SUPERFRONT LA is proud to present Excess | Liquidity, an exhibit on the 5th floor of the Pacific Design Center, during the inaugural Art Los Angeles Contemporary fair.
Sited on the 5th floor of the Pacific Design Center, Excess | Liquidity presents a survey of recent work by experimental architectural practice X|A, exploring liquid form as architectural vocabulary. X|A deploys film-maker’s special effects software to generate architectural form through animated movement and fluid behaviors. Works are exhibited as physical prototypes, drawings, and animations.
Excess | Liquidity also presents a single work entitled “Fair.” Los Angeles artist Farrah Karapetian responds to the context of Art Los Angeles Contemporary with a text-based piece that presents the word “fair” as a tin casing lit by embedded fluorescents, but without the customary translucent facade of active signage. The piece evokes at once the urban streetscape and late 20th century conceptual art practices.
The title of the disjointed exhibit evokes the contemporary economic context, which affects both art practices and architectural production. Can liquid architecture be understood as a metaphor for the liquidity of global capital? Can conceptual art practices offer a lens to interrogate the formal movements of architectural production? What is fair between art and architecture, between art dealers and art collectors, between excess and its aftermath? These are some of the questions evoked.
Excess | Liquidity opens January 30th with reception 4pm – 7pm.
Excess | Liquidity is partly enabled by a generous donation from Walter McEwen, Jr.
XA_ExcessLiquidity_SUPERFRONTLAX|A, “Liquid Sphere”, 2010
X|A is an experimental architecture practice founded in New York in 2007 by Erick Cárcamo and Nefeli Chatzimina. Their expertise is focused on innovative techniques derived from animation software, scripting and continuous academic research. The principals teach architecture at Columbia University GSAPP, PRATT Institute and the University of Applied Arts in Vienna, die Angewandte.
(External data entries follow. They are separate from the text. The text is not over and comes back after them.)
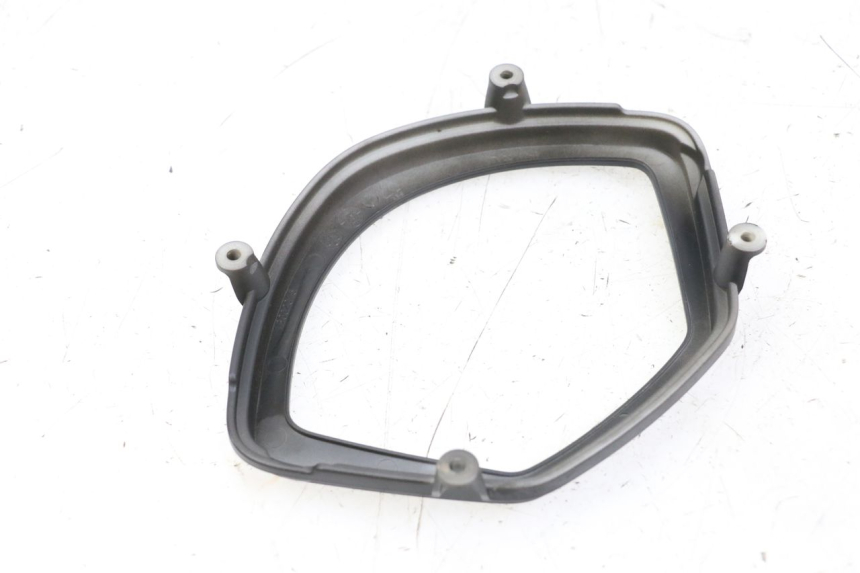 photo de TELLERRAND PIAGGIO LIBERTY IGET 4T 50 (2021 - 2025) - Detail van het onderdeel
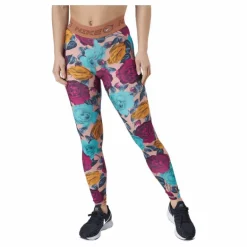 Nike Dri-fit Icon Clash Women' Rose Whisper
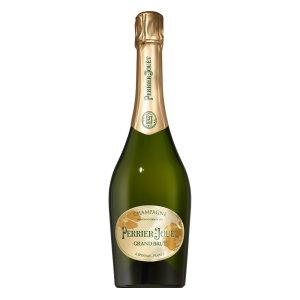 perrier-jouet-grand-brut-750-ml_1_1200.jpg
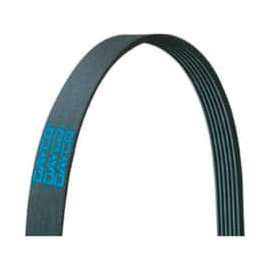 Poly Rib Belt, Dayco 4PK926EE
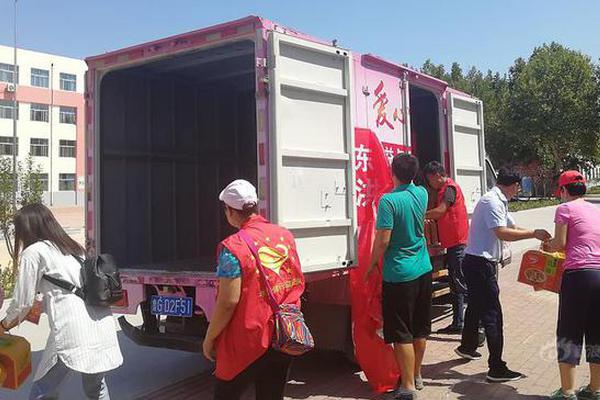 趙本山小品全集_這部神作，每秒都是不敢看的殘忍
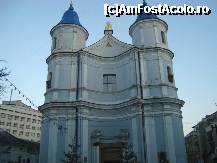 [P18] Ucraina - Ivano-Frankivsk - Biserica Ucraineana Ortodoxa Sf. Maria » foto by popescu.borsa*
 - 
<span class="allrVoted glyphicon glyphicon-heart hidden" id="av182364"></span>
<a class="m-l-10 hidden" id="sv182364" onclick="voting_Foto_DelVot(,182364,8439)" role="button">șterge vot <span class="glyphicon glyphicon-remove"></span></a>
<a id="v9182364" class=" c-red"  onclick="voting_Foto_SetVot(182364)" role="button"><span class="glyphicon glyphicon-heart-empty"></span> <b>LIKE</b> = Votează poza</a> <img class="hidden"  id="f182364W9" src="/imagini/loader.gif" border="0" /><span class="AjErrMes hidden" id="e182364ErM"></span>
Farrah Karapetian recently completed a residency with the Wende Museum and Archive of the Cold War in Los Angeles, where her work dealt with marks of unrest registered on the Western panels of the Berlin Wall. The artist’s work has frequently concerned moments of crisis as they register in architectural space, from foreclosed real estate to the shadows burnt into walls at Hiroshima. Her process tendentially results in images and forms that are, in the words of LA Times critic Leah Ollman, “more like a metaphor than a record.” Karapetian has exhibited her work in Los Angeles with Sandroni.Rey, at the Aspen Art Museum, and at the Centre d’Art Contemporain, Parc Saint-Léger, France, among other locations.